Macronutrient intake significantly shifted toward a ratio indicative of a ketogenic diet in the Keto group at 12 weeks. Similarly, plasma β-hydroxybutyrate indicated nutritional ketosis in the Keto group, whereas neither macronutrient intake nor plasma β-hydroxybutyrate indicated nutritional ketosis in the Paleo and Control groups. The Paleo group had significant within group reductions in fatigue scores and maintained cognitive function scores compared to the Control group. The Keto group had significant reductions in fasting glucose and insulin compared to baseline values; however, no clinical outcomes significantly changed.
Participants consuming the MCT-based ketogenic diet achieved nutritional ketosis; however, it was not associated with significant clinical improvement in this study whereas the modified Paleolithic diet was associated with significant clinical improvements. Larger randomized controlled trials are needed to determine the safety and efficacy of the modified Paleolithic and MCT-based ketogenic diets on MS.

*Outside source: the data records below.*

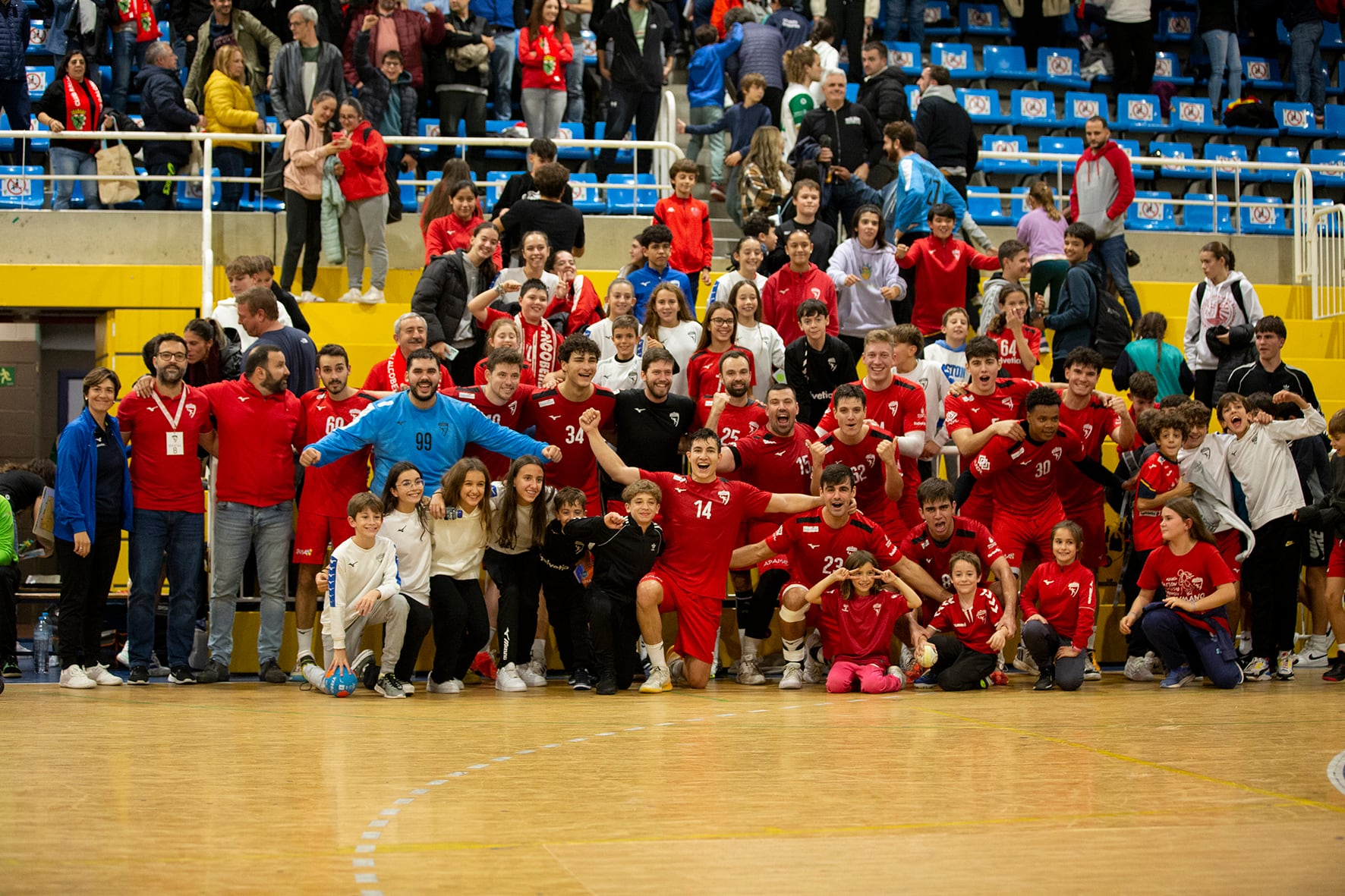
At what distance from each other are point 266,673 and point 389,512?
1418 millimetres

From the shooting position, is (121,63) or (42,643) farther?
(121,63)

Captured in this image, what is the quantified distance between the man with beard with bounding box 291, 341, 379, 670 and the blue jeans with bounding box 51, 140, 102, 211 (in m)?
5.85

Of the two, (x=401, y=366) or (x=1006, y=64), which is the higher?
(x=1006, y=64)

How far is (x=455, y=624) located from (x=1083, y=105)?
13.8 metres

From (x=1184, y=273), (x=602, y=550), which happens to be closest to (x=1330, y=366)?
(x=1184, y=273)

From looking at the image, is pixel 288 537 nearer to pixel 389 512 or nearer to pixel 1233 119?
pixel 389 512

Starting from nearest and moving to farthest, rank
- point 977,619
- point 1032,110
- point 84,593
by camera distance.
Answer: point 84,593, point 977,619, point 1032,110

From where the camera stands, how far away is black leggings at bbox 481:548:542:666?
948 centimetres

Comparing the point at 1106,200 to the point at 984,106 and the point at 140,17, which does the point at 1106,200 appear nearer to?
the point at 984,106

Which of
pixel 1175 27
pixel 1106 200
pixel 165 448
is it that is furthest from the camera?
pixel 1175 27

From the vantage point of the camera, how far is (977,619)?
9516mm

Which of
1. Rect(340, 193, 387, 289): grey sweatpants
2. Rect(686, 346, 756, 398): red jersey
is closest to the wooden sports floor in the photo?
Rect(686, 346, 756, 398): red jersey

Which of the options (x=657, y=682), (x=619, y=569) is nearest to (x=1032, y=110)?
(x=619, y=569)

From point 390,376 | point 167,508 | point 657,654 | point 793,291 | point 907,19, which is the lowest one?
point 657,654
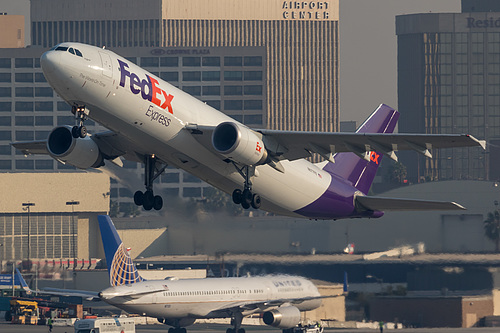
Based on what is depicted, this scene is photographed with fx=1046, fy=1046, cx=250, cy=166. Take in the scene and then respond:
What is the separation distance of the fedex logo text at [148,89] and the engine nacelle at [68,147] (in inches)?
217

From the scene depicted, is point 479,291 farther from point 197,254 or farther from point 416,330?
point 197,254

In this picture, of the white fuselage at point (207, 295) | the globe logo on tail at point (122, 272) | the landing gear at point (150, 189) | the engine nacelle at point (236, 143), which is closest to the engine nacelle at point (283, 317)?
the white fuselage at point (207, 295)

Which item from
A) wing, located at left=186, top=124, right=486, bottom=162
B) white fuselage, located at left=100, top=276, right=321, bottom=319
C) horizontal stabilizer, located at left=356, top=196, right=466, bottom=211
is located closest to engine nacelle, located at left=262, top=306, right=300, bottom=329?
white fuselage, located at left=100, top=276, right=321, bottom=319

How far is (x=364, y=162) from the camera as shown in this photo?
56500 mm

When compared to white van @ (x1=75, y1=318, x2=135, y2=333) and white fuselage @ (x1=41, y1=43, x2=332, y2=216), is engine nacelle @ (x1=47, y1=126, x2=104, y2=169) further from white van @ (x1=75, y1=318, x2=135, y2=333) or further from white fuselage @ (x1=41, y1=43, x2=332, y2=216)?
white van @ (x1=75, y1=318, x2=135, y2=333)

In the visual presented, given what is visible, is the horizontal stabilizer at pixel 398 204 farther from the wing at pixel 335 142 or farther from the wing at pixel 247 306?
the wing at pixel 247 306

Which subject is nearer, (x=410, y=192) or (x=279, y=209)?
(x=279, y=209)

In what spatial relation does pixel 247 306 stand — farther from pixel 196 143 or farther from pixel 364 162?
pixel 196 143

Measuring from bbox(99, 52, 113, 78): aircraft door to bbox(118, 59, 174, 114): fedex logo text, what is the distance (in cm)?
51

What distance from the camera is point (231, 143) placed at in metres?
45.2

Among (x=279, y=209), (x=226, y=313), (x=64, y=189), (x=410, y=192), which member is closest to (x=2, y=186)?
(x=64, y=189)

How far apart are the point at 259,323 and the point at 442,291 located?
15.6m

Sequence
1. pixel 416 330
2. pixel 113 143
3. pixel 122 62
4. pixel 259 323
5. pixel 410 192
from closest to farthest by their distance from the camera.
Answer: pixel 122 62 → pixel 113 143 → pixel 416 330 → pixel 259 323 → pixel 410 192

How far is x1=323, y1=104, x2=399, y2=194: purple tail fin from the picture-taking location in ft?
183
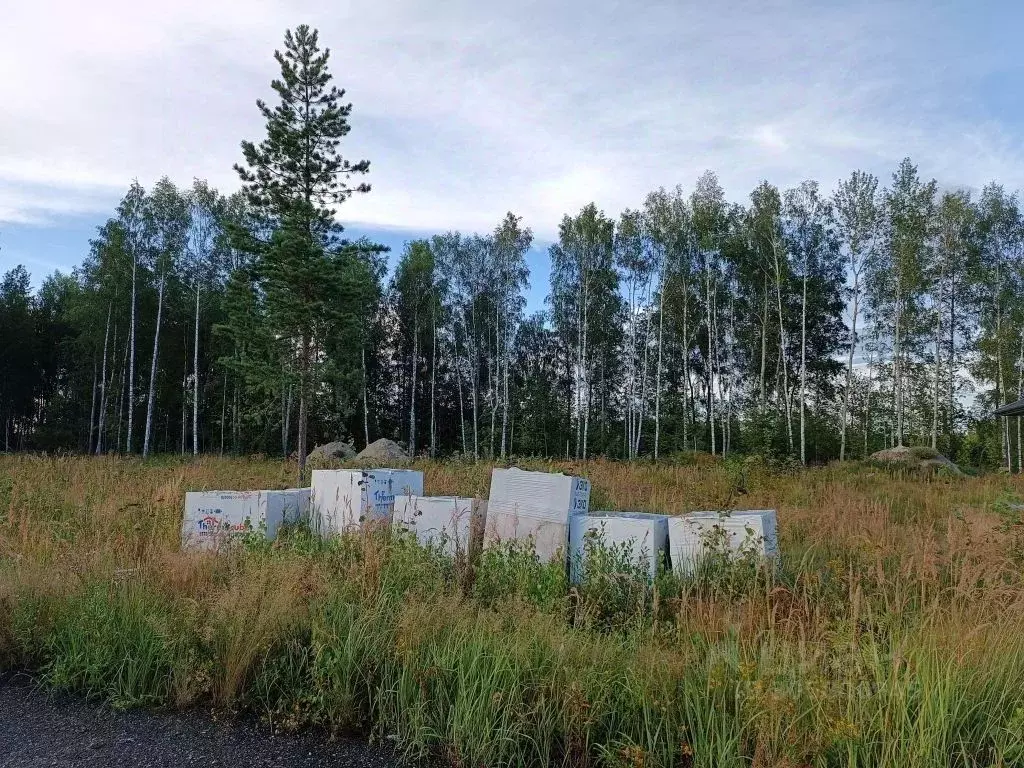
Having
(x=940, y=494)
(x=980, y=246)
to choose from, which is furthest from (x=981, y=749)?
(x=980, y=246)

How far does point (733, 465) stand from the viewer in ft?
41.0

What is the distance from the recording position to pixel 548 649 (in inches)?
117

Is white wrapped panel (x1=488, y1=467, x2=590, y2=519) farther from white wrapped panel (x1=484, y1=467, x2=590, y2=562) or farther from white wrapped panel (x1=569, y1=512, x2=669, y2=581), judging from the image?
white wrapped panel (x1=569, y1=512, x2=669, y2=581)

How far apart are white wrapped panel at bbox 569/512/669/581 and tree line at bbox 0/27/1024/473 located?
59.0 ft

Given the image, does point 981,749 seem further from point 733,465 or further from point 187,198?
point 187,198

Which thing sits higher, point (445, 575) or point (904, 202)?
point (904, 202)

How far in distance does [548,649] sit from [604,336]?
32.7 m

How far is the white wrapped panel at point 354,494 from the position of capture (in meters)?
5.96

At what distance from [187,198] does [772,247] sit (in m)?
27.4

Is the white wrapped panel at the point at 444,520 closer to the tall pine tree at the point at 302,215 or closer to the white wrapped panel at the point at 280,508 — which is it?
the white wrapped panel at the point at 280,508

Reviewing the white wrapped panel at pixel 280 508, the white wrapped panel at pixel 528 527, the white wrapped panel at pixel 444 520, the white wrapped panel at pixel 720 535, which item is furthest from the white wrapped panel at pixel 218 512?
the white wrapped panel at pixel 720 535

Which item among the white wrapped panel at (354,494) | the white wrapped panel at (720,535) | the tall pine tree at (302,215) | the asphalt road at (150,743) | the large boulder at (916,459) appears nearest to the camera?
the asphalt road at (150,743)

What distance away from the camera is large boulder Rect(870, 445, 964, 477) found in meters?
17.7

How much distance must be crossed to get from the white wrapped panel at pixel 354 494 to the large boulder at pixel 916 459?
52.6 feet
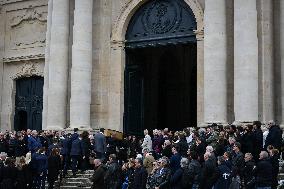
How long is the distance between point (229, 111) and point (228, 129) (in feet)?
10.9

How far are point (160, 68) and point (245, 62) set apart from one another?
9965mm

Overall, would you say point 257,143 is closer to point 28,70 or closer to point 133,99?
point 133,99

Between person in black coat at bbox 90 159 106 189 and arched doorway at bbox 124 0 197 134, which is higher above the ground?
arched doorway at bbox 124 0 197 134

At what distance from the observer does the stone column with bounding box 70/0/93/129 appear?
23.4m

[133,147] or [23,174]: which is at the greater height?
[133,147]

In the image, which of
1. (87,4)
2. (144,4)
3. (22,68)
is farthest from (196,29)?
(22,68)

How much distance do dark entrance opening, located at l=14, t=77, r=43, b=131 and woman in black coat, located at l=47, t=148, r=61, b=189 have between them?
9.41 meters

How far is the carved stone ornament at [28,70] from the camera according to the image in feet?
89.8

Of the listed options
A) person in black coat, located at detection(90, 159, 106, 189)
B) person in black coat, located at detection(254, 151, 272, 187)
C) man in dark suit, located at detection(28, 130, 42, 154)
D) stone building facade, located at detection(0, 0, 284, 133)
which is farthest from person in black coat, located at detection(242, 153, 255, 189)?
man in dark suit, located at detection(28, 130, 42, 154)

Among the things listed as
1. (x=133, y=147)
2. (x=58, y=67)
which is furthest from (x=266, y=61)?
(x=58, y=67)

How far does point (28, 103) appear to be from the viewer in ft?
90.2

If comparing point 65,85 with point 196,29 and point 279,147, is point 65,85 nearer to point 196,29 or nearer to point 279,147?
point 196,29

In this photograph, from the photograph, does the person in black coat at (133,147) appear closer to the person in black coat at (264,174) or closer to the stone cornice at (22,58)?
the person in black coat at (264,174)

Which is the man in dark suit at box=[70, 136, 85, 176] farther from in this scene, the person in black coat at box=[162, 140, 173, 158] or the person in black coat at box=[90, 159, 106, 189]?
the person in black coat at box=[90, 159, 106, 189]
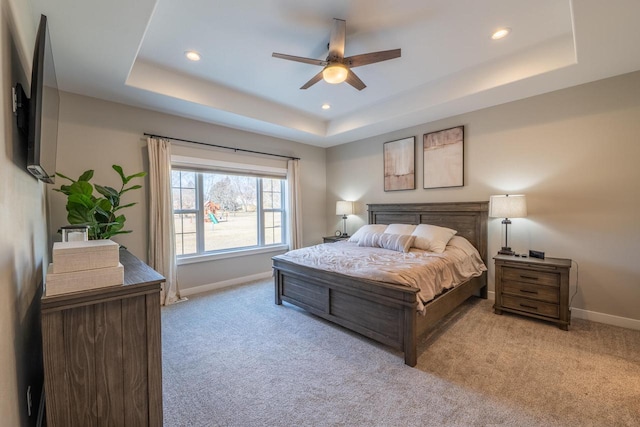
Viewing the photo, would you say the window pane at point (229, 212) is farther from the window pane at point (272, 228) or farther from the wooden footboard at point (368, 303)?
the wooden footboard at point (368, 303)

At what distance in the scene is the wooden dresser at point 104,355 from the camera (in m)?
1.09

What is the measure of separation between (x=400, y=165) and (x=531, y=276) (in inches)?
94.4

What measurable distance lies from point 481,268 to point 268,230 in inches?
137

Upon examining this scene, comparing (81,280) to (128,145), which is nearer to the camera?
(81,280)

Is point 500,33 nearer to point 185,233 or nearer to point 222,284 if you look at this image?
point 185,233

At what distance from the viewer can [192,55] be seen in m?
2.73

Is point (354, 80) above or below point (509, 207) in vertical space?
above

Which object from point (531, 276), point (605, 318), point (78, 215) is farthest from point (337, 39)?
point (605, 318)

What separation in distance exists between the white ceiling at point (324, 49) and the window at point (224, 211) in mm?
1036

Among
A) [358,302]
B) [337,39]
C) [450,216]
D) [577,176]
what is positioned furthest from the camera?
[450,216]

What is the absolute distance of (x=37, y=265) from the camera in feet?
5.74

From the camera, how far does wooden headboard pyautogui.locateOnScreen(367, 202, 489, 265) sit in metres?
3.57

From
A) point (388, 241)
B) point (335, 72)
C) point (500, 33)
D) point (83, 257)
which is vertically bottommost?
point (388, 241)

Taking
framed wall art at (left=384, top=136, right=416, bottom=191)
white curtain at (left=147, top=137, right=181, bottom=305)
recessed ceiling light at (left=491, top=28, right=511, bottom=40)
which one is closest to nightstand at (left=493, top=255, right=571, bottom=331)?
framed wall art at (left=384, top=136, right=416, bottom=191)
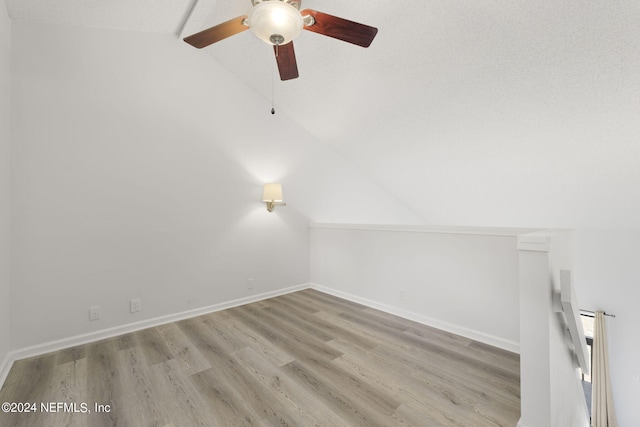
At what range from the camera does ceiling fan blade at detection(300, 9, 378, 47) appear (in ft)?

在多发性硬化症(MS)患者中,研究改良的中链甘油三酯(MCT)生酮饮食的可行性及其与改良的旧石器饮食和常规饮食相比对血浆β-羟基丁酸酯和MS结局的影响。
15名MS患者被随机分为3组:1)改良的旧石器饮食组(旧石器组;n = 6);2)以中链甘油三酯(MCT)为生酮饮食且以椰子为脂肪来源的组(生酮组;n = 5);或3)常规饮食组(对照组;n = 4)。参与者每4周采血以监测营养性酮症。参与者在基线和12周时完成了为期4天的称重食物记录、残疾程度、疲劳程度、生活质量(QoL)、认知功能和身体功能测量。
在12周时,生酮组的常量营养素摄入量显著转向生酮饮食的比例。同样,生酮组的血浆β-羟基丁酸酯表明存在营养性酮症;而旧石器组和对照组的常量营养素摄入量和血浆β-羟基丁酸酯均未表明存在营养性酮症。与对照组相比,旧石器组组内疲劳评分显著降低,认知功能评分保持不变。与基线值相比,生酮组的空腹血糖和胰岛素显著降低;然而,没有临床结局有显著变化。
食用基于MCT的生酮饮食的参与者实现了营养性酮症;然而,在本研究中这与显著临床改善无关,而改良旧石器饮食与显著临床改善有关。需要更大规模随机对照试验来确定改良旧石器饮食和基于MCT的生酮饮食对MS的安全性和疗效。